In today’s music industry, music streaming has become a popular tool for fans to listen to their favorite artists without actually having to buy their records. It allows them to hear or access songs “live” or in “real time” instead of having to download or own the music outright. These songs can either be played from a music streaming website or from a music streaming mobile app with Spotify, Rhapsody, and Grooveshark being some of the more popular streaming services available to users.

Although these streaming services benefit music consumers, does it benefit you – the recording artist?

The Benefits of Streaming

To a certain extent, you do receive a benefit because streaming can help increase your fan base. Major and Independent record labels as well as other music rights’ holders provide music streaming services with a license to stream their music catalogs which may include your songs. With potentially millions of music streaming users having access to your music through these services, in addition to increasing your fan base you may find that these fans will purchase tickets to your concerts, buy your merchandise, and possibly purchase your downloads or CDs. For example, statistics show that a Spotify user spends about 80% more than the average music fan on purchasing concert tickets, merchandise, CDs and digital downloads. Overall, music streaming services can help you reach and engage listeners as well as generate some additional revenue from streaming royalties.

How Do You Get Paid?

The growth of today’s music streaming services has led to the paying of music streaming royalties to record labels, music rights’ holders, and eventually you, the recording artist. On average, royalty rates amount to .0005 cents (yes, fractions of a penny!) (“Basic Royalty Rate”) per stream. What does this all mean exactly? Well, streaming services pay royalties to record labels and/or music rights’ holders (i.e., publishers or distributors) pursuant to a direct licensing agreement they’ve entered into with them. Usually these license agreements call for the streaming services to pay fractions of a cent to the record companies and/or music rights’ holders every time a song is played or “streamed” with whatever portions remaining paid to the performers and songwriters. These royalty payments accrue each time a song is streamed. So basically, after the streaming service pays the Basic Royalty Rate to the record label, said record label can often keep up to 85% of that profit leaving you, the recording artist, with only .000075 cents! (We’re talking micro fractions of a penny here!)

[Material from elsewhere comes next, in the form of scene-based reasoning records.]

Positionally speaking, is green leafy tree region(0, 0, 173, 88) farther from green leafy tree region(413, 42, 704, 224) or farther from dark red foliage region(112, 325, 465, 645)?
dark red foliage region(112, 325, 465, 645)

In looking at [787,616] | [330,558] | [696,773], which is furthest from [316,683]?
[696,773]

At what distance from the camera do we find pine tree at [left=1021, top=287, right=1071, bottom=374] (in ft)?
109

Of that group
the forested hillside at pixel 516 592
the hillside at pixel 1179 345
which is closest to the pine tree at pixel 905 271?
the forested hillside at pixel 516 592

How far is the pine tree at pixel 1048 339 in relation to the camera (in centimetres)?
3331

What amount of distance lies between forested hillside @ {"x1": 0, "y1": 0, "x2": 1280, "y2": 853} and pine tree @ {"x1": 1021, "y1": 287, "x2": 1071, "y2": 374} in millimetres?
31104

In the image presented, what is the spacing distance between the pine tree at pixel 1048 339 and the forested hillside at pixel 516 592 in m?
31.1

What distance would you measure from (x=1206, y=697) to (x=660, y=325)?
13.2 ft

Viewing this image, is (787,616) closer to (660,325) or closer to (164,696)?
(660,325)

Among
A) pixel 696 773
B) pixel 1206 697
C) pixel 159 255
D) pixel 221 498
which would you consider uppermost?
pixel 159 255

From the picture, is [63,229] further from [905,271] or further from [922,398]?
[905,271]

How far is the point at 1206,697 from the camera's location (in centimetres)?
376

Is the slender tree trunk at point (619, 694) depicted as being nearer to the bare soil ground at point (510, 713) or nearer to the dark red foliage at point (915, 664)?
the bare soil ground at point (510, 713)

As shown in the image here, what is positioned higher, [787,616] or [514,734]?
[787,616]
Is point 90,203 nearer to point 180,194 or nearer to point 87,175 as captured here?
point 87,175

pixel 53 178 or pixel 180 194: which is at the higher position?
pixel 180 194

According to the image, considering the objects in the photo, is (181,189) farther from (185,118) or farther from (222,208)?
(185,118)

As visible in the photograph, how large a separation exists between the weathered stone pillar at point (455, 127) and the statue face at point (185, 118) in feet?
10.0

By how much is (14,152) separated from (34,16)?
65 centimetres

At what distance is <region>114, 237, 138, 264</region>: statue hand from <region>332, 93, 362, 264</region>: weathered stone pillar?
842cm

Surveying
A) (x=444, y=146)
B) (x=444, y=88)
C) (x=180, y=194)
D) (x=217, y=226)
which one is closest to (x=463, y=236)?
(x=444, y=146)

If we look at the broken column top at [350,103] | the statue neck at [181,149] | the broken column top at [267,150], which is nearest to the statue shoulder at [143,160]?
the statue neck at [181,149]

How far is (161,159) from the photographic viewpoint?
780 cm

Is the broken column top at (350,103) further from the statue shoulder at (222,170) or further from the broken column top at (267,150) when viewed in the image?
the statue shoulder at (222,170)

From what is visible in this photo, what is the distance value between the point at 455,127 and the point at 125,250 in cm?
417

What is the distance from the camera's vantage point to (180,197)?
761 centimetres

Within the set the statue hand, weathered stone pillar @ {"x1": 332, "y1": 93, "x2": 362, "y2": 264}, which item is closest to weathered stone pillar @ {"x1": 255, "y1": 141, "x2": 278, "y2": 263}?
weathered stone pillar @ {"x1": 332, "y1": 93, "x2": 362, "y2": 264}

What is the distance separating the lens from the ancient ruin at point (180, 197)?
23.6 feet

As a recording artist, you’ll probably need to consider whether these royalties will enable you to quit your job anytime soon (…NOT)! To give you a clearer picture, getting paid .000075 cents per stream would mean that you’d get paid $75 if your song is streamed a million times! However, if you’re a major recording artist whose songs are receiving massive radio airplay and are climbing the music charts, those fractions of a cent will obviously add up to a larger amount of royalties. But, if you’re an independent recording artist doing it yourself (“DIY”), as you can see, your royalties will be pretty minimal. Also, streaming can cannibalize your CD and download sales because it offers your listeners a free music alternative. As an “indie” recording artist, it makes a big difference if one person buys your CD or downloads your song on iTunes versus streaming your music because it would take, literally, millions of streams to approximate the purchase price of a download or CD. Imagine if your song was downloaded a million times from iTunes at .99 cents per download compared to .000075 cents per stream! You do the math! The amount of streams your song would have to generate in order to equal the price of one download or the purchase of a CD would be more than what any person would ever want to listen to (without becoming completely sick of your song)!

The Effect of Future Subscriber Growth

Presently, it seems more beneficial for you as a recording artist to have your fans purchase a download or a CD as opposed to streaming your music. However, all hope may not be lost. Streaming is becoming widely popular each day and there is evidence to suggest that the amount of paying subscribers will continue to grow causing streaming royalty payouts to also climb. For example, Spotify now offers a $9.99 per month uninterrupted, unlimited subscription service which allows subscribers to listen to all the music in its vast catalog of songs (reportedly over 20 million songs). Spotify already has over 30 million registered users, 10 million of which are subscribers, and is still growing. Therefore, in time, profits from streaming royalties will increase and you may just be able to quit your day job one day!